DETAILED DESCRIPTION OF THE PREFERRED EMBODIMENT
[0026] FIG. 1 is a perspective view of the tensioner. The tensioner
comprises two tensioner sub-assemblies 201, 202 linked together by
a mechanical strut sub-assembly 100. The sub-assemblies 201, 202
are pivotally mounted to an arcuate bracket 290.
[0027] FIG. 2 is an exploded view of the damping strut.
[0028] Strut bushing 120 is press fit into an end of strut cylinder
110 so that flange 121 of bushing 120 engages inner diameter 111 of
cylinder 110. The strut's inner components are assembled around rod
160. Spring supports 130 and spring 140 slide onto rod 160.
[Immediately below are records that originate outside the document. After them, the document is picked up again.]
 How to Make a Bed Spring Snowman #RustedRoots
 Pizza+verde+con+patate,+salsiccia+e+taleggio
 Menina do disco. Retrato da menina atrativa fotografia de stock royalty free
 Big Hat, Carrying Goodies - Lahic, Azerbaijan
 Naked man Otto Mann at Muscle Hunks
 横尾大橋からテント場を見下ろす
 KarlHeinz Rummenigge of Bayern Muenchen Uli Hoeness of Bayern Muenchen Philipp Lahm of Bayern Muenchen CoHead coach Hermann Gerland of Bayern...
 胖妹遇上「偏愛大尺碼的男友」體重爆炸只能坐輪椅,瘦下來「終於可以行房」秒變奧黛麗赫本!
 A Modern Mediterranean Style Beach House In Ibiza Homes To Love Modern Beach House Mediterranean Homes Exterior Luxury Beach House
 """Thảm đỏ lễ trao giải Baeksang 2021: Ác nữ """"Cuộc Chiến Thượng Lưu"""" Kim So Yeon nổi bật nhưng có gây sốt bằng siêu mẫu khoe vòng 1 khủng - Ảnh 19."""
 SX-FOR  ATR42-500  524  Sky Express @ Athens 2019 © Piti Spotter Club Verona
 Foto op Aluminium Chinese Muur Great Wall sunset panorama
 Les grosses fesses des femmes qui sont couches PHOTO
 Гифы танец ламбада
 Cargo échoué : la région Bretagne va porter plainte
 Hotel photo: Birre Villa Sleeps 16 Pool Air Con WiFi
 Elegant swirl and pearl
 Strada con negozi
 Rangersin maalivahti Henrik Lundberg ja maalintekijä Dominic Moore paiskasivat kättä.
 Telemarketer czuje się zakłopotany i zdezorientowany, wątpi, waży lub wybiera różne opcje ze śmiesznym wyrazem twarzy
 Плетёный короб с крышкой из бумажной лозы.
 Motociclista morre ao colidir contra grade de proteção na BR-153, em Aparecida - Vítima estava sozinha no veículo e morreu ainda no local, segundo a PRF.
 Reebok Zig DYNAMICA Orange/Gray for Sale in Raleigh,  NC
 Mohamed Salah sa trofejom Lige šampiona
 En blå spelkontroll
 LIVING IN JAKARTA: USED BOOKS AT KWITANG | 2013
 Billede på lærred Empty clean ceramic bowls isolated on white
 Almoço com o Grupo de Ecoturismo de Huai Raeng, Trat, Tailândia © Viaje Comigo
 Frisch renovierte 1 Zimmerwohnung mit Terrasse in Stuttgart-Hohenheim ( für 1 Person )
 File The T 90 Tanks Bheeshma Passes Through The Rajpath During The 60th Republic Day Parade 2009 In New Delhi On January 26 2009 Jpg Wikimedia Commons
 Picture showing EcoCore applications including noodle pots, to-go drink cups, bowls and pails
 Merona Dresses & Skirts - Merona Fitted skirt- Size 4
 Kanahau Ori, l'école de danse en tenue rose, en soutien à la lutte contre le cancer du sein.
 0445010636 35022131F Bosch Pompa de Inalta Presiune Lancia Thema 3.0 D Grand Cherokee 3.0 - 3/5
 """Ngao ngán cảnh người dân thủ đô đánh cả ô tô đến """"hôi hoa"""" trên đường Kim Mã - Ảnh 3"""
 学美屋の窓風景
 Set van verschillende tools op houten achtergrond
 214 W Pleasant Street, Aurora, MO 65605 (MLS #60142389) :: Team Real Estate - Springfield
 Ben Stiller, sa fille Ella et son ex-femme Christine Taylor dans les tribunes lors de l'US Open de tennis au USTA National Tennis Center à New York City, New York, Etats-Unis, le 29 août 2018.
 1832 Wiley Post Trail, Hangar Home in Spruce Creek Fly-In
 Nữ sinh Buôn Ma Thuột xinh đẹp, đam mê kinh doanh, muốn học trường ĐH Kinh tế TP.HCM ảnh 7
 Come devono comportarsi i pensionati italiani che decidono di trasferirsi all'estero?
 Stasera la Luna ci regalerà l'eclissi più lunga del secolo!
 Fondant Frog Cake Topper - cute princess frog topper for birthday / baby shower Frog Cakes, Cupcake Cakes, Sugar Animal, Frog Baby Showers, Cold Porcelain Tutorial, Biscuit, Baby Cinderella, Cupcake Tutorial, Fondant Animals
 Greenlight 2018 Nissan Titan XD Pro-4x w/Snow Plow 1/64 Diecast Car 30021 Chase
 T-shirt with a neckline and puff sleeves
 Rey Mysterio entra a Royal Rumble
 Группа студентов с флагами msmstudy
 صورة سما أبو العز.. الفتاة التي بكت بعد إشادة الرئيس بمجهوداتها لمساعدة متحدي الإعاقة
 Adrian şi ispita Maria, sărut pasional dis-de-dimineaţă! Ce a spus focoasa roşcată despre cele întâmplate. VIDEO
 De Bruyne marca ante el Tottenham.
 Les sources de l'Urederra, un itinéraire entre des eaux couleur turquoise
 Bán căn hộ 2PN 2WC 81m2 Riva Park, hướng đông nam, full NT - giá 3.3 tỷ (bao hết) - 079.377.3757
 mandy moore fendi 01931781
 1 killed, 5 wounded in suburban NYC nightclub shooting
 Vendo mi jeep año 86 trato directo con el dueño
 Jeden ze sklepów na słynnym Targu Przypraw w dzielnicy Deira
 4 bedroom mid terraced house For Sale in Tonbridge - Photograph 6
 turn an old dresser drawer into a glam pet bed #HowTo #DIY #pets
[0029] FIG. 3A is a detail of the damping wedge. FIG. 3B is a
detail of the damping wedge. The damping wedge 150 comprises three
segments. Wedge 150 is assembled in a circle around the
frustoconical portion 163 of rod 160 adjacent to a support 130.
These components are installed within strut cylinder 110, and are
held in place by a snap ring 170 which is fitted into a groove 112.
The wedge member comprises three segments in order to facilitate
radial expansion of the wedge member as it is pressed against
portion 163.
[0030] FIG. 4 is a cross-section of the assembled strut.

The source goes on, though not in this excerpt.